- _Problem statement_: Look for "How much space" in the records below, then copy that line and every line after it, exactly and with nothing added.

>> Begin

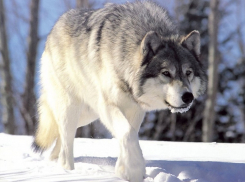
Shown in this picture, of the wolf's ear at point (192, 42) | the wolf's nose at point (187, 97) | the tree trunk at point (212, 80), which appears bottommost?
the tree trunk at point (212, 80)

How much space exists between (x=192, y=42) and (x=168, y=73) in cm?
60

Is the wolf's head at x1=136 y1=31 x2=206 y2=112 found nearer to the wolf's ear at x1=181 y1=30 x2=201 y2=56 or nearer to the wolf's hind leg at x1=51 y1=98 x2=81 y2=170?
the wolf's ear at x1=181 y1=30 x2=201 y2=56

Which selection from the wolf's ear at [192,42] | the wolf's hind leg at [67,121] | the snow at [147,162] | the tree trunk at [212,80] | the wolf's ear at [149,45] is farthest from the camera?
the tree trunk at [212,80]

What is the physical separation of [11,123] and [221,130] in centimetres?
749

>> End

- _Task result_:
How much space exists between (x=192, y=42) and (x=168, y=73) in cm?
60

Is the wolf's head at x1=136 y1=31 x2=206 y2=112 found nearer to the wolf's ear at x1=181 y1=30 x2=201 y2=56 or nearer to the wolf's hind leg at x1=51 y1=98 x2=81 y2=170?
the wolf's ear at x1=181 y1=30 x2=201 y2=56

Which selection from the wolf's ear at [192,42] | the wolf's hind leg at [67,121] | the snow at [147,162] | the tree trunk at [212,80] | the wolf's ear at [149,45] is farthest from the camera?
the tree trunk at [212,80]

What is the physical separation of [11,123] and [221,130] in centimetres?
749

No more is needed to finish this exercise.